Segmentation fault (core dumped)
Hi @mourisl — I got permission to share one of the files in case it is helpful for debugging: NC-1-2_final.out
Thank you! I'll check this right away!
It finished successfully on my computer. Can you try to run it without option "-r"? If this also fails, I would guess the executable I uploaded might not be fully compatible with your system. You can try the Singularity image (similar to docker but does not require root permission) in the release. There is a brief introduction about Singularity in the README. I created this image on Ubuntu, it's fairly straightforward to use Singularity.

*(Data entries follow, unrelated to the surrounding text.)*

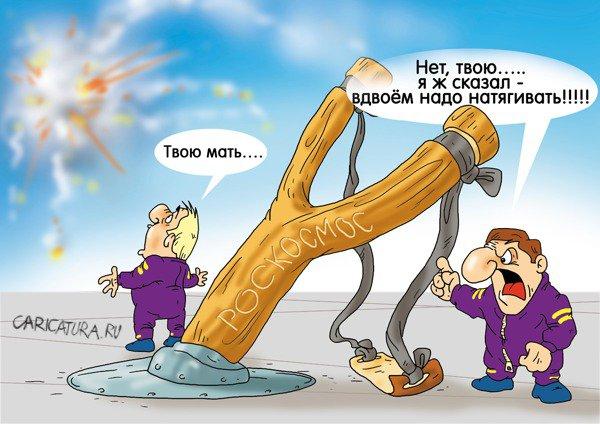 Александр Ермолович «6 млрд. руб. за 48 секунд»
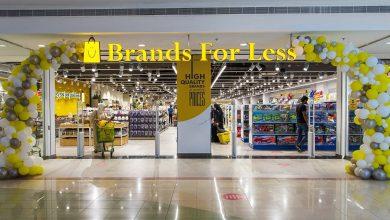 مجموعة براندز فور لس تفتتح متجرها الجديد في أبوظبي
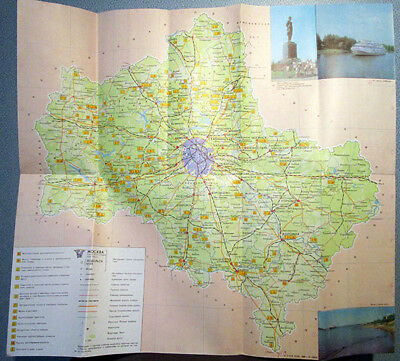 1981 Russian Travel Brochure with maps of Moscow Region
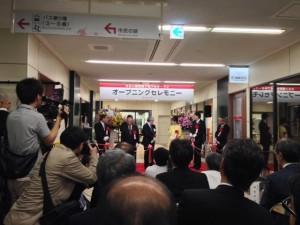 高岡駅地下街のフルオープンとなったセレモニーへ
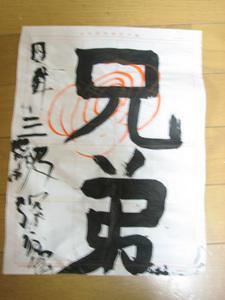 090615-syuuji1.jpg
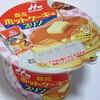 森永乳業「森永ホットケーキ風プリン」はメープル風味のソースたっぷりの甘いプリン♪
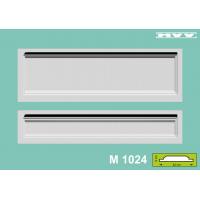 Пано M 1024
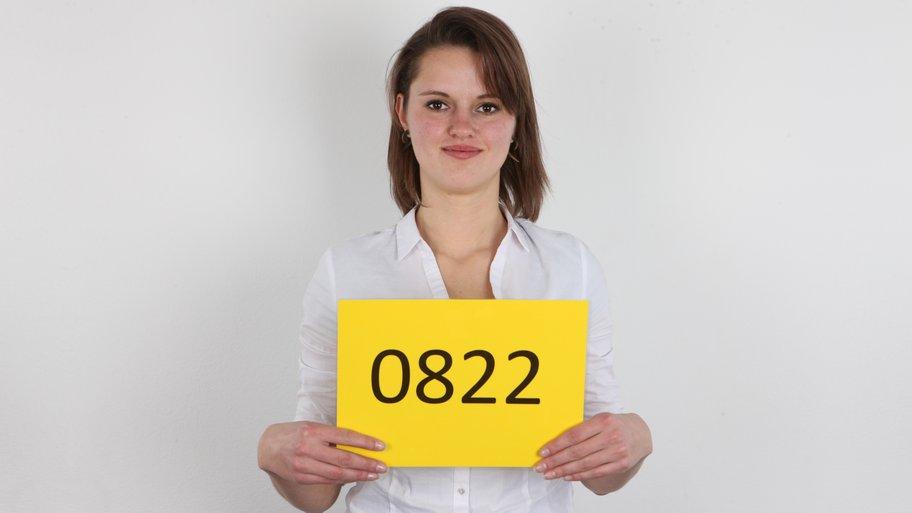 CzechCasting – Veronika 0822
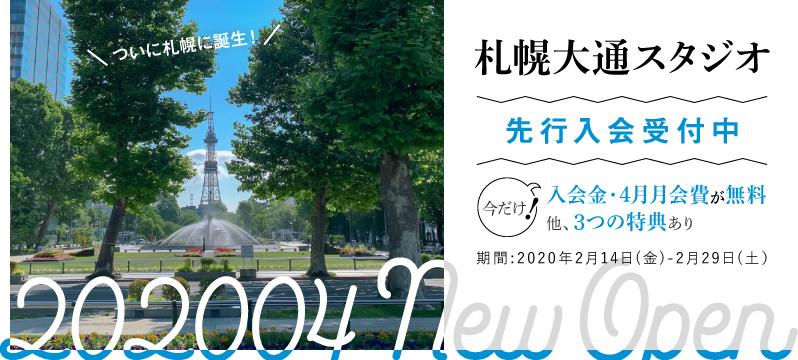 【新店舗】札幌大通スタジオ4月上旬OPEN!先行入会キャンペーン実施中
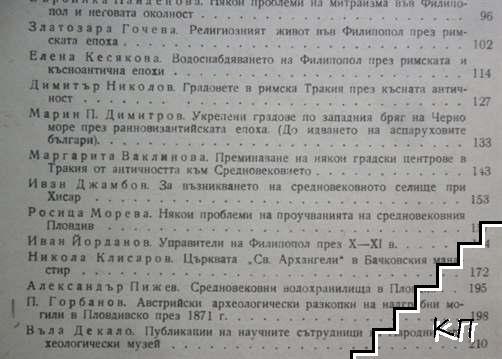 100 години Народен археологически музей - Пловдив. Юбилеен сборник. Том 2: Материали от научната сесия 20 октомври1982 (Допълнителна снимка 3)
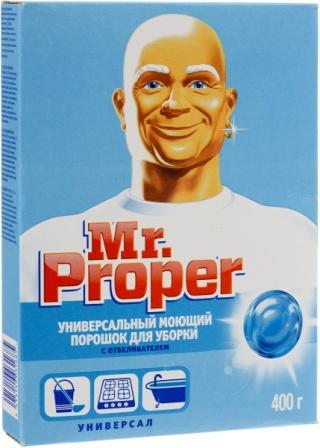 MR PROPER Моющий порошок для уборки Универсал с отбеливателем 400г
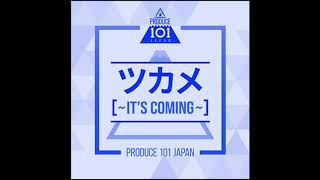 #produce101japan #tsukame #it'scoming produce 101 japan – ツカメ~it's coming~ released: 2019 genre: pop bitrate: mp3 320 kbps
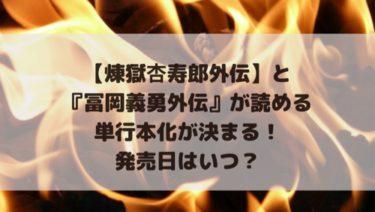 【煉獄杏寿郎外伝】と『冨岡義勇外伝』が読める単行本化が決まる!発売日や予約方法は?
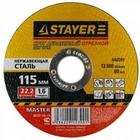 """Диск отрезной абразивный STAYER """"MASTER"""" по нержавеющей стали, для УШМ, 150х1,6х22,2мм"""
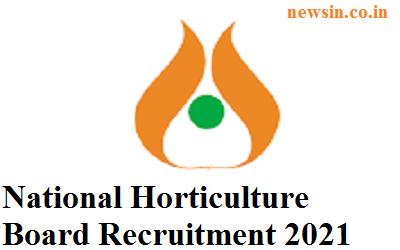 National Horticulture Board Recruitment 2021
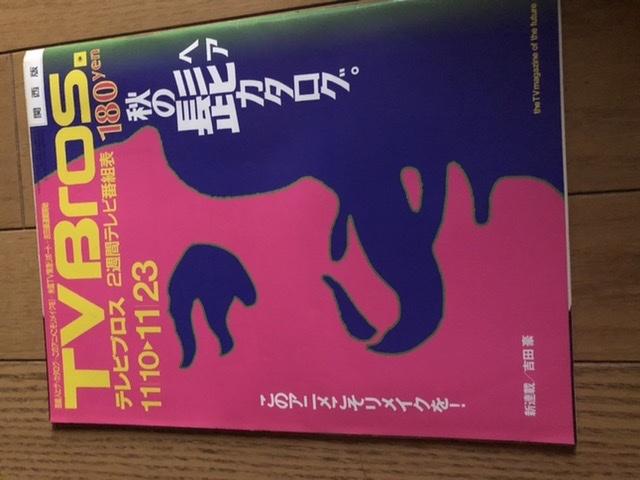 雑誌 TV Bros テレビブロス 2001.11.10 秋の髭カタログ このアニメこそリメイクを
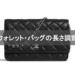 チェーンバッグ・ウォレットの長さを調節する裏技アイテム【シャネル、ヴィトン】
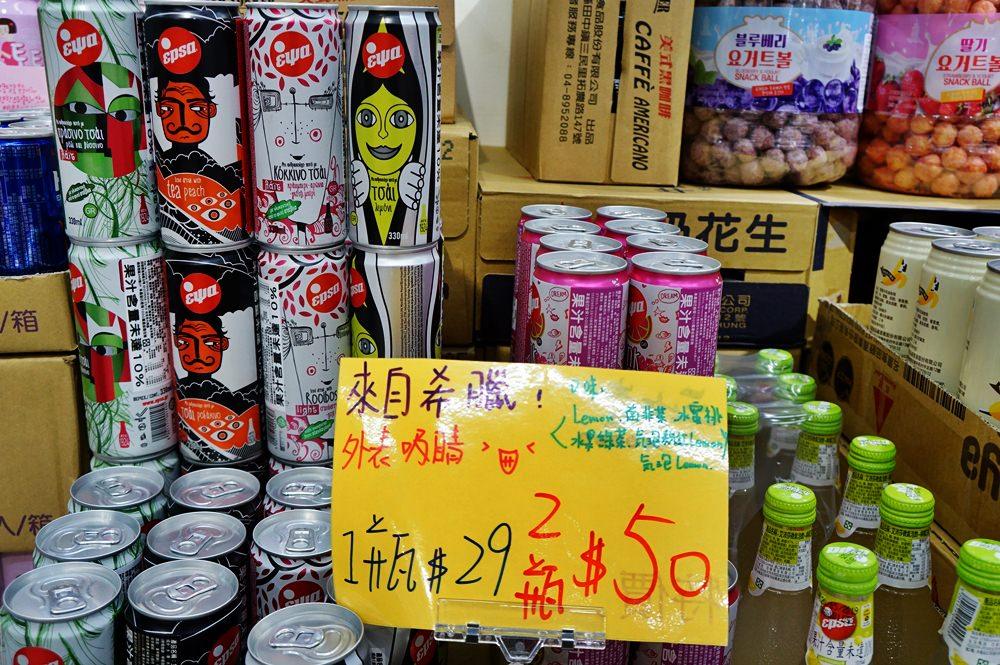 20181017190144 69 - 熱血採訪[新莊 三省堂異國零食]免出國就可以買到超夯的日韓泰國泡麵零食 超好買超好逛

Hi @mourisl — Thank you for taking the time to run that file. I'm on an Ubuntu EC2 machine, but will try both removing the -r
option as well as the singularity container and will report back.
Hi @mourisl ,
I'm running into the same issue using the singularity container:
(base) ubuntu@ip-10-200-0-18:~$ singularity exec trust4-singularity.sif /TRUST4/run-trust4 -1 samples/NC-1-2_1.fq -2 samples/NC-1-2_2.fq -f TRUST4/mouse/mouse_IMGT+C.fa --ref TRUST4/mouse/mouse_IMGT+C.fa -o output/NC-1-2/NC-1-2 -t 16
perl: warning: Setting locale failed.
perl: warning: Please check that your locale settings:
LANGUAGE = (unset),
LC_ALL = (unset),
LANG = "en_US.UTF-8"
are supported and installed on your system.
perl: warning: Falling back to the standard locale ("C").

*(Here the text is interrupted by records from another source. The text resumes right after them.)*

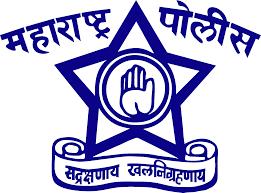 Maharashtra Police Recruitment 2017 750 Assistant Sub Inspector (ASI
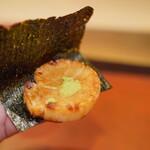 鮨菜 和喜智 - 帆立の磯辺焼き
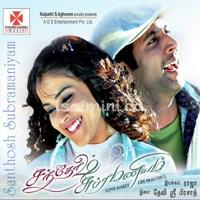 Santosh Subramaniam (2007) [Original Mp3] Devi Sri Prasad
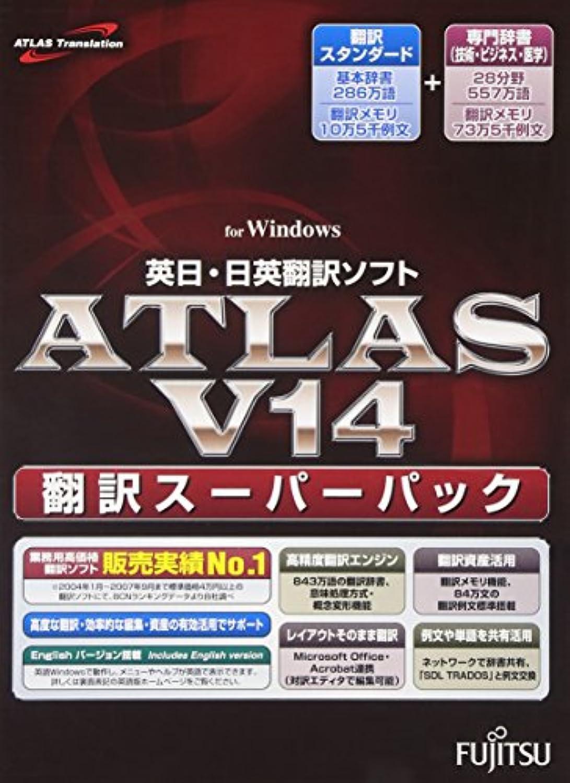 標準夜明けにシリーズATLAS 翻訳スーパーパック V14.0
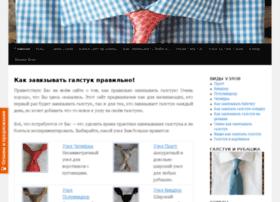 kakgalstuk.ru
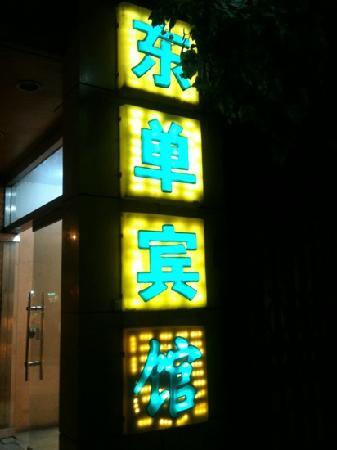 Zhong An Inn (Dong Dan Hotel): 东单宾馆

[Tue Jul 14 21:41:14 2020] TRUST4 begins.
[Tue Jul 14 21:41:14 2020] SYSTEM CALL: /TRUST4/fastq-extractor -1 samples/NC-1-2_1.fq -2 samples/NC-1-2_2.fq -t 16 -f TRUST4/mouse/mouse_IMGT+C.fa -o output/NC-1-2/NC-1-2_toassemble
[Tue Jul 14 21:41:14 2020] Start to extract candidate reads from read files.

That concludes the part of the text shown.